• **Texto a ler**

Manuel J. Guerreiro

O comboio que é preciso apanhar

Falar de transportes públicos terrestres de passageiros em qualquer sítio minimamente desenvolvido implica, necessariamente, incluir como categoria principal os comboios. Todas as tipologias deste meio de transporte que circulam sobre carris. Sejam os comboios de longo curso internacionais e nacionais, os regionais, os urbanos, os ligeiros, como os metropolitanos clássicos subterrâneos ou de superfície, e os eléctricos.

Nos países desenvolvidos, só depois de esgotadas todas as rotas e linhas dos carris de ferro, surgem os autocarros como alternativa, mas, sobretudo, como complemento daqueles, garantindo a mobilidade de todos os cidadãos por via pública de transporte nos locais onde é impossível lá chegar doutra forma.

• **Conjunto de linhas**
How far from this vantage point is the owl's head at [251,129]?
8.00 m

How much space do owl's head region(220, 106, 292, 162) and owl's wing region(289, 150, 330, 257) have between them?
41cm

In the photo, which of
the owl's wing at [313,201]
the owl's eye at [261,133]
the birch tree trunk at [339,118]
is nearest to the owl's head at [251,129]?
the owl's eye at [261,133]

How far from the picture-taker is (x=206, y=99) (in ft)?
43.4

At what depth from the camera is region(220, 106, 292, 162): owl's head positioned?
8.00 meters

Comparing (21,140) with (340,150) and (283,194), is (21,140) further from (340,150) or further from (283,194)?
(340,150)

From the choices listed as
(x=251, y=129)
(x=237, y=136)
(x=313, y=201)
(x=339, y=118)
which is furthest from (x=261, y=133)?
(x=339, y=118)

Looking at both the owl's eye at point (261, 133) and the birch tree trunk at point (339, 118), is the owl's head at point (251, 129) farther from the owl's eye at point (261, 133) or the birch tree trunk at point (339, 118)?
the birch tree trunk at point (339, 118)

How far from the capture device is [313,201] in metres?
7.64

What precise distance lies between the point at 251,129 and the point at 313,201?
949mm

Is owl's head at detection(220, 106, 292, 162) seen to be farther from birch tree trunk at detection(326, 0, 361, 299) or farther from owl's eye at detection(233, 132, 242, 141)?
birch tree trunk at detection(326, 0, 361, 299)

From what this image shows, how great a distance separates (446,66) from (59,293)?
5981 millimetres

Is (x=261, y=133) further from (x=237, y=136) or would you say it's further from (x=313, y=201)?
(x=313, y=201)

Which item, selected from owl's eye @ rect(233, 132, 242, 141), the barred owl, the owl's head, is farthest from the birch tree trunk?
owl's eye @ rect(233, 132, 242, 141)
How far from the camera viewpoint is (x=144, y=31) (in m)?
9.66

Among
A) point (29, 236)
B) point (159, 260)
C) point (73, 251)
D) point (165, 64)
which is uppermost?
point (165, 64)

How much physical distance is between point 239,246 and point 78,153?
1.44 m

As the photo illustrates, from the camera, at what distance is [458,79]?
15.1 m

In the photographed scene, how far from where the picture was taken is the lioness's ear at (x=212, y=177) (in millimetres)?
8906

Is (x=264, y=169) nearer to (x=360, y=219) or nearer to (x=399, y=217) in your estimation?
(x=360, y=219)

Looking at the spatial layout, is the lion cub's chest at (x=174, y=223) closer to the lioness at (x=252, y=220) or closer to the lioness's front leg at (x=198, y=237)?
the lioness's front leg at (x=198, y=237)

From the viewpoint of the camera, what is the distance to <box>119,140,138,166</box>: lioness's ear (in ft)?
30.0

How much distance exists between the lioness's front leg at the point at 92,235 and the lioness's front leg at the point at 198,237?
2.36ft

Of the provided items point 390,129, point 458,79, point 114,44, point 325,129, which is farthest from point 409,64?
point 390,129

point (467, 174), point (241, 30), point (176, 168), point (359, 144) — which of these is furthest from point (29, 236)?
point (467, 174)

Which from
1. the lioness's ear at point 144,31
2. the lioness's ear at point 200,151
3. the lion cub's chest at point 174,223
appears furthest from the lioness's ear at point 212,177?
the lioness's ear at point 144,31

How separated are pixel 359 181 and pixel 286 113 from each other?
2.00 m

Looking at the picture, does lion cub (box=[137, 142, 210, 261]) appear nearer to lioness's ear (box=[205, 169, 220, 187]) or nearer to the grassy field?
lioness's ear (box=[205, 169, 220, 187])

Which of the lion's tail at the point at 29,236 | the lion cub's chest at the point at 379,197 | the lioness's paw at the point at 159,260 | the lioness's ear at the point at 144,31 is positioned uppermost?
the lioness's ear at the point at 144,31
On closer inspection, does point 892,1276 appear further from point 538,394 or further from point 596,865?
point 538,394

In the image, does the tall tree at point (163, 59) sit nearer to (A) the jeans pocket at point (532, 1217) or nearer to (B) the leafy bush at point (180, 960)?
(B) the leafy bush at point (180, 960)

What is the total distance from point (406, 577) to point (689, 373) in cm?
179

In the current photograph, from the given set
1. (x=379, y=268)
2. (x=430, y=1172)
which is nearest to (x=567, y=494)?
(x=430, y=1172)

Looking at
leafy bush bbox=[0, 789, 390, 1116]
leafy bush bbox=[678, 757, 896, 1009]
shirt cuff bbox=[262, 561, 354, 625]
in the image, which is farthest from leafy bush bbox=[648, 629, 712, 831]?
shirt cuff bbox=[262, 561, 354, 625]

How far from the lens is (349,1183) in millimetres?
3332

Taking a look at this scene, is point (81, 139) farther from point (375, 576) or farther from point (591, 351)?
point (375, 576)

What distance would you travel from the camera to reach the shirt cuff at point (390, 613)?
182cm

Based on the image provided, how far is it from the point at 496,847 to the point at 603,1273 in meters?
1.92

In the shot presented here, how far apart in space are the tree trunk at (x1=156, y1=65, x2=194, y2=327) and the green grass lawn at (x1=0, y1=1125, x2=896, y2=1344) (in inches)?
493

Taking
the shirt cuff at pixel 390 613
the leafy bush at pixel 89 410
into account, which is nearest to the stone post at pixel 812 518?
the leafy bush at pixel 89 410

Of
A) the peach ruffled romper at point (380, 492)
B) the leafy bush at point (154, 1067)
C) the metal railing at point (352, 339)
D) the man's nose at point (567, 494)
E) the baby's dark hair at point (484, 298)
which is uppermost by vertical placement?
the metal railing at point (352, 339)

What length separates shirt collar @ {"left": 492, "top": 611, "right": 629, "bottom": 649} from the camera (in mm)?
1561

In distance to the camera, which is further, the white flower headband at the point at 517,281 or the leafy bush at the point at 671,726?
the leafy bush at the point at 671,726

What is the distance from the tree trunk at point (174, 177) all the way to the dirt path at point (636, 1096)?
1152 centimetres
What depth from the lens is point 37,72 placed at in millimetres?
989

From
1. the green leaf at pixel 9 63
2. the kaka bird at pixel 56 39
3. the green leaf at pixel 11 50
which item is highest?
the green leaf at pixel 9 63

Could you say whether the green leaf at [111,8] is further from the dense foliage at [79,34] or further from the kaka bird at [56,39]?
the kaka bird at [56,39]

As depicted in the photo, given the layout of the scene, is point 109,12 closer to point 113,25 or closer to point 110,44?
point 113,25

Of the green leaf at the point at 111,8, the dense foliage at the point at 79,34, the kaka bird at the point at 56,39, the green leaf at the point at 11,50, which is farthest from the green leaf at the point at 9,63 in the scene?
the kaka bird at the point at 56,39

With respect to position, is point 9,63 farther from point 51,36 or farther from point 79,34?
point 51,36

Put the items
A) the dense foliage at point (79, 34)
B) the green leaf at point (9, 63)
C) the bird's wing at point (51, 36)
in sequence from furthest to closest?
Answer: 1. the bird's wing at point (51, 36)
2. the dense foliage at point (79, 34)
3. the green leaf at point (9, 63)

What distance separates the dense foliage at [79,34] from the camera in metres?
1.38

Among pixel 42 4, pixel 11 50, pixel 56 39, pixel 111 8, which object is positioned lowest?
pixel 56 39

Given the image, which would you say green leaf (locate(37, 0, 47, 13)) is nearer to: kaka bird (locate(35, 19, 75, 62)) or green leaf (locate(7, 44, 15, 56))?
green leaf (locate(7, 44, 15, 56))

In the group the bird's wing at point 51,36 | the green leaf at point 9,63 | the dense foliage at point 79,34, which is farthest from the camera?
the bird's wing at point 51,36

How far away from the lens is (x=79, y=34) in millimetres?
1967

• **Tarefa proposta 1**
No texto sobre os comboios, em que momento surgem os autocarros nos países desenvolvidos?
• **Tarefa proposta 2**
Transcreva o trecho do texto sobre os comboios desde "O comboio que" até "e os eléctricos.", inclusive.
• **Tarefa proposta 3**
Dê seguimento ao texto sobre os comboios e os transportes públicos a partir da última frase apresentada.

• **Resultado 1**
Só depois de esgotadas todas as rotas e linhas dos carris de ferro.

• **Resultado 2**
O comboio que é preciso apanhar

Falar de transportes públicos terrestres de passageiros em qualquer sítio minimamente desenvolvido implica, necessariamente, incluir como categoria principal os comboios. Todas as tipologias deste meio de transporte que circulam sobre carris. Sejam os comboios de longo curso internacionais e nacionais, os regionais, os urbanos, os ligeiros, como os metropolitanos clássicos subterrâneos ou de superfície, e os eléctricos.

• **Resultado 3**
Isto dito, se por um lado é inegável que a entrada de Portugal na União Europeia (então CEE) foi absolutamente determinante para o salto quântico conseguido no que ao desenvolvimento do país concerne – designadamente na construção de um sem número de equipamentos públicos, a criação de uma extraordinária rede de estradas e auto-estradas, escolas, universidades, hospitais, centros de saúde, pavilhões desportivos, centros de congressos – bastariam, por outro lado, estes dois primeiros parágrafos para se concluir que, do ponto de vista dos transportes públicos ferroviários e respectivas redes, o nosso país não está na linha da frente e nem sequer no fim do pelotão dos países desenvolvidos. Muito pelo contrário, o mapa ferroviário português revela um profundo atraso e uma decadência ao nível dos países da UE provenientes do antigo bloco de Leste. Porém, com uma agravante que nos coloca no fim da tabela dos mais atrasados, auto-relegados para um isolamento do tipo “orgulhosamente sós”. Mas, vamos por partes.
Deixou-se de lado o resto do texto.